(TEXT SEGMENT):
Apache-beam

Latest version: v2.56.0

Safety actively analyzes 638264 Python packages for vulnerabilities to keep your Python projects secure.

Scan your dependencies

Page 3 of 7

2.46.0

Not secure
Highlights

* Java SDK containers migrated to [Eclipse Temurin](https://hub.docker.com/_/eclipse-temurin)
as a base. This change migrates away from the deprecated [OpenJDK](https://hub.docker.com/_/openjdk)
container. Eclipse Temurin is currently based upon Ubuntu 22.04 while the OpenJDK
container was based upon Debian 11.
* RunInference PTransform will accept model paths as SideInputs in Python SDK. ([24042](https://github.com/apache/beam/issues/24042))
* RunInference supports ONNX runtime in Python SDK ([22972](https://github.com/apache/beam/issues/22972))
* Tensorflow Model Handler for RunInference in Python SDK ([25366](https://github.com/apache/beam/issues/25366))
* Java SDK modules migrated to use `:sdks:java:extensions:avro` ([24748](https://github.com/apache/beam/issues/24748))

I/Os

* Added in JmsIO a retry policy for failed publications (Java) ([24971](https://github.com/apache/beam/issues/24971)).
* Support for `LZMA` compression/decompression of text files added to the Python SDK ([25316](https://github.com/apache/beam/issues/25316))
* Added ReadFrom/WriteTo Csv/Json as top-level transforms to the Python SDK.

New Features / Improvements

* Add UDF metrics support for Samza portable mode.
* Option for SparkRunner to avoid the need of SDF output to fit in memory ([23852](https://github.com/apache/beam/issues/23852)).
This helps e.g. with ParquetIO reads. Turn the feature on by adding experiment `use_bounded_concurrent_output_for_sdf`.

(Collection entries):

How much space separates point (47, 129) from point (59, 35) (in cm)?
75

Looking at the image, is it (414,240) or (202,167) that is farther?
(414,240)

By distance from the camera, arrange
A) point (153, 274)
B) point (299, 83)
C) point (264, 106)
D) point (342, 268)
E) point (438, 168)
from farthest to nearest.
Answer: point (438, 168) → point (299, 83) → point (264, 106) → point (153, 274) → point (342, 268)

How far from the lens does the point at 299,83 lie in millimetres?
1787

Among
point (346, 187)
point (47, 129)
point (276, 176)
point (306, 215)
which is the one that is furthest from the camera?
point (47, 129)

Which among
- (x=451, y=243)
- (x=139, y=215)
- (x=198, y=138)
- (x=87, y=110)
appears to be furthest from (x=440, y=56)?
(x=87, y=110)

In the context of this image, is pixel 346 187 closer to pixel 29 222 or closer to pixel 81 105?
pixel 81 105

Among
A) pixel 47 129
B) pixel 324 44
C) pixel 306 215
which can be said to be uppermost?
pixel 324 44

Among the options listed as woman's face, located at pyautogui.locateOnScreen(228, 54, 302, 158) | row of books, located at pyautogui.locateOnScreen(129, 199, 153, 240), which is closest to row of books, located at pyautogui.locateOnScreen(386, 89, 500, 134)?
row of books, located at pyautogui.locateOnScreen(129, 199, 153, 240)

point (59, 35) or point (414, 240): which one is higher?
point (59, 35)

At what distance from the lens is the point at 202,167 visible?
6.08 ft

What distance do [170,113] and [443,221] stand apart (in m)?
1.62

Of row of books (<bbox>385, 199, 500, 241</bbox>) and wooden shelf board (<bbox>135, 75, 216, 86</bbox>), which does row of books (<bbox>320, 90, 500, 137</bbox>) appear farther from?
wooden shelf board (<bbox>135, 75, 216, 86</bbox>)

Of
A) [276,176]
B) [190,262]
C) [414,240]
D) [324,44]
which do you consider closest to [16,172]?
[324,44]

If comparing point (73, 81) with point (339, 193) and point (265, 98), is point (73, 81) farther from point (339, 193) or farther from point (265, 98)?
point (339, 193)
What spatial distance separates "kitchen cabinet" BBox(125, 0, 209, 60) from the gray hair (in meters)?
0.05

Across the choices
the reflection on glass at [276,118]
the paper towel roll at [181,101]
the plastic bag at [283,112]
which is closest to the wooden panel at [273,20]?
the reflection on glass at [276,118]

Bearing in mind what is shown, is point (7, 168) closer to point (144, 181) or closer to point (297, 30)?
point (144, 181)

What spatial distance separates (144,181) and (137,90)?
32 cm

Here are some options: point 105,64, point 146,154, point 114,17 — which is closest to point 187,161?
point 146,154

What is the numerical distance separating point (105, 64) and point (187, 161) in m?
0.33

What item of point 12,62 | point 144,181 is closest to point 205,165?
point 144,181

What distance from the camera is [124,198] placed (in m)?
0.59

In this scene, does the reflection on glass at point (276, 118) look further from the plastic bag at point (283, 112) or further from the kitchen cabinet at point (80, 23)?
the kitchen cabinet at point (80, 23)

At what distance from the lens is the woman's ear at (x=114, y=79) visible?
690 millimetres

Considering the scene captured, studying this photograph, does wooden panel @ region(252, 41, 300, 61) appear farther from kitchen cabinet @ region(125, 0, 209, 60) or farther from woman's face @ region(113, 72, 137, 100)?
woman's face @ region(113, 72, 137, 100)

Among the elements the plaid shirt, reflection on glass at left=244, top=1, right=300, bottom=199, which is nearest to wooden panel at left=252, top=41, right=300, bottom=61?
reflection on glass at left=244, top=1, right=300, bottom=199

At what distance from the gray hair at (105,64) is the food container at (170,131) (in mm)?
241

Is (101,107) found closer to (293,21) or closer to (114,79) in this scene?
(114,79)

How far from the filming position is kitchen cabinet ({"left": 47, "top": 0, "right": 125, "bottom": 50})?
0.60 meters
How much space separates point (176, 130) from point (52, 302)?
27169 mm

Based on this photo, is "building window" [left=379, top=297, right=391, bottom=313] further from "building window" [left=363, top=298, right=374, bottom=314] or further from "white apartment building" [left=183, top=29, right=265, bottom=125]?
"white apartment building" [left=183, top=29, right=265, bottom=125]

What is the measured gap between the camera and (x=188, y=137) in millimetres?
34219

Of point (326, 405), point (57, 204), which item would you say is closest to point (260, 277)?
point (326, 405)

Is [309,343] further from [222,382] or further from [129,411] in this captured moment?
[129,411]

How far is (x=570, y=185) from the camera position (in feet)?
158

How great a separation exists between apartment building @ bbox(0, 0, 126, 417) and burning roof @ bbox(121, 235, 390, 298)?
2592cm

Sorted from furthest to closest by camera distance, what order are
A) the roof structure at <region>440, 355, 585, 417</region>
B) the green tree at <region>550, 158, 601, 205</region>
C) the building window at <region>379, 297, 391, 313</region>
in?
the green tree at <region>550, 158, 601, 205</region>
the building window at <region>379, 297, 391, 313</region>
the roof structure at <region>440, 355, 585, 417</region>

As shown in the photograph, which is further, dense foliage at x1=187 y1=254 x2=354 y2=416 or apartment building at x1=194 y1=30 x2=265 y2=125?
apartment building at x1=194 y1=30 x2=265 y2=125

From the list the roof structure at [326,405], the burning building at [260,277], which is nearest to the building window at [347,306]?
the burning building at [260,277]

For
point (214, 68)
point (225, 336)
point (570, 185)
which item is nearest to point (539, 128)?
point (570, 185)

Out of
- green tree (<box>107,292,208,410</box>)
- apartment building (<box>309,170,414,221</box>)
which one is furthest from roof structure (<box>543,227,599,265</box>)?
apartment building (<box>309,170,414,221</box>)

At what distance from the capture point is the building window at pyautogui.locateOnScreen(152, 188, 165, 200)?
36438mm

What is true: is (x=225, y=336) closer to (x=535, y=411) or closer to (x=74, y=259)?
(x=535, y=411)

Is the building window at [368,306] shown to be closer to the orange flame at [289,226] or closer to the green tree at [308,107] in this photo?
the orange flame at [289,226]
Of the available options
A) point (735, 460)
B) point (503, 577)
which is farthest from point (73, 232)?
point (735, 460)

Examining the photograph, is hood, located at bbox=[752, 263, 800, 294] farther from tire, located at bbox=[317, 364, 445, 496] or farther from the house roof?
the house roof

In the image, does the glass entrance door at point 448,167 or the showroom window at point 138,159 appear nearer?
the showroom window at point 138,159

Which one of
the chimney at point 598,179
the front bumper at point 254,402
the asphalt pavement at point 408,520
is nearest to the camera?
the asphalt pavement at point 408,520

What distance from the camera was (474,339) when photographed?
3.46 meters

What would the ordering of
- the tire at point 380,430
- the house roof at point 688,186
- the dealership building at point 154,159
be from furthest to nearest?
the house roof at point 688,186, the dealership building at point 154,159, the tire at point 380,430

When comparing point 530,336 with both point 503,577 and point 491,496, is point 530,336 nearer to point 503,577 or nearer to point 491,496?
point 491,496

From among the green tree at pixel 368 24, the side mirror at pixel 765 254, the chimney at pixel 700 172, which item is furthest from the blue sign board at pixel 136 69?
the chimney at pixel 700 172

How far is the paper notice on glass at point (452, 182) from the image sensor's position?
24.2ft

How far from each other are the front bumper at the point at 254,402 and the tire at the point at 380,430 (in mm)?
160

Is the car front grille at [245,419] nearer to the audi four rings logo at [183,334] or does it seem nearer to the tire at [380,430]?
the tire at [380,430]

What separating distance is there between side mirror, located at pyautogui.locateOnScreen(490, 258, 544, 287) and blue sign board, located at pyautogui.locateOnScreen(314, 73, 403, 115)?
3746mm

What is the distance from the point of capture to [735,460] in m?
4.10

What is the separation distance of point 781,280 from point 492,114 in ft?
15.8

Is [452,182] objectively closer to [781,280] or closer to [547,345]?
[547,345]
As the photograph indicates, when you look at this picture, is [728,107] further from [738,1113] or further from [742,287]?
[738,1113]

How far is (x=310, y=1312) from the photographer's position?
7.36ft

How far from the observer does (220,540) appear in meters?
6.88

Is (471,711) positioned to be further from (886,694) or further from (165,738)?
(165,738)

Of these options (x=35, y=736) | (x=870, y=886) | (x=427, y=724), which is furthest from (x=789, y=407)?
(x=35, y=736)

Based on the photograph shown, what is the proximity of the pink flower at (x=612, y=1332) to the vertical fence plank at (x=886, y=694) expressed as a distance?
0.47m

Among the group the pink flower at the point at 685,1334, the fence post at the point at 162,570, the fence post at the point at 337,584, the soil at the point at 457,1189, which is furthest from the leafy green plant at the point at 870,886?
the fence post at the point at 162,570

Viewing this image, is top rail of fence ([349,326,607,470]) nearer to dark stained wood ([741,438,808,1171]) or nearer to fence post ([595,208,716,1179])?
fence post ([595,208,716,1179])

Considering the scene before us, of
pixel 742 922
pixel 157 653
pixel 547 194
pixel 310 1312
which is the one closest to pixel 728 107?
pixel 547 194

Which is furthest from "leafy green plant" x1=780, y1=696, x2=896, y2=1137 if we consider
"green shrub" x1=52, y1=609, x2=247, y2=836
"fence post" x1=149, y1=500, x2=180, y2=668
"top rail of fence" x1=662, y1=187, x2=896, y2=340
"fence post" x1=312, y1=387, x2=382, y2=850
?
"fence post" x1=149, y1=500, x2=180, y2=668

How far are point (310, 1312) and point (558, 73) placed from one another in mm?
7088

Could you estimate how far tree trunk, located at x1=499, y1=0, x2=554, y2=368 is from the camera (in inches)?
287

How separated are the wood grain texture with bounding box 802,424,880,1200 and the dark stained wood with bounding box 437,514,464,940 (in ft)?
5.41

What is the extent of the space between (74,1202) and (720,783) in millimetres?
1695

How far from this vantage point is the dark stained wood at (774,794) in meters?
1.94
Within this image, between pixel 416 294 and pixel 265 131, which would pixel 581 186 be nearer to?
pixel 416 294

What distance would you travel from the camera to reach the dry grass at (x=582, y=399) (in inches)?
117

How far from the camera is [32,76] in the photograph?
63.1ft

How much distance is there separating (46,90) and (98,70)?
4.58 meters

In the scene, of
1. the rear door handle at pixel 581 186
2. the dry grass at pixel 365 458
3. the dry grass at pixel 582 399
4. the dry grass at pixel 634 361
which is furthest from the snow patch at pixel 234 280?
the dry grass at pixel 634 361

(THE TASK): Write out the Apache Beam release notes in full, reproducing every line without change. None of these rows is needed.

(TASK ANSWER):
Apache-beam

Latest version: v2.56.0

Safety actively analyzes 638264 Python packages for vulnerabilities to keep your Python projects secure.

Scan your dependencies

Page 3 of 7

2.46.0

Not secure
Highlights

* Java SDK containers migrated to [Eclipse Temurin](https://hub.docker.com/_/eclipse-temurin)
as a base. This change migrates away from the deprecated [OpenJDK](https://hub.docker.com/_/openjdk)
container. Eclipse Temurin is currently based upon Ubuntu 22.04 while the OpenJDK
container was based upon Debian 11.
* RunInference PTransform will accept model paths as SideInputs in Python SDK. ([24042](https://github.com/apache/beam/issues/24042))
* RunInference supports ONNX runtime in Python SDK ([22972](https://github.com/apache/beam/issues/22972))
* Tensorflow Model Handler for RunInference in Python SDK ([25366](https://github.com/apache/beam/issues/25366))
* Java SDK modules migrated to use `:sdks:java:extensions:avro` ([24748](https://github.com/apache/beam/issues/24748))

I/Os

* Added in JmsIO a retry policy for failed publications (Java) ([24971](https://github.com/apache/beam/issues/24971)).
* Support for `LZMA` compression/decompression of text files added to the Python SDK ([25316](https://github.com/apache/beam/issues/25316))
* Added ReadFrom/WriteTo Csv/Json as top-level transforms to the Python SDK.

New Features / Improvements

* Add UDF metrics support for Samza portable mode.
* Option for SparkRunner to avoid the need of SDF output to fit in memory ([23852](https://github.com/apache/beam/issues/23852)).
This helps e.g. with ParquetIO reads. Turn the feature on by adding experiment `use_bounded_concurrent_output_for_sdf`.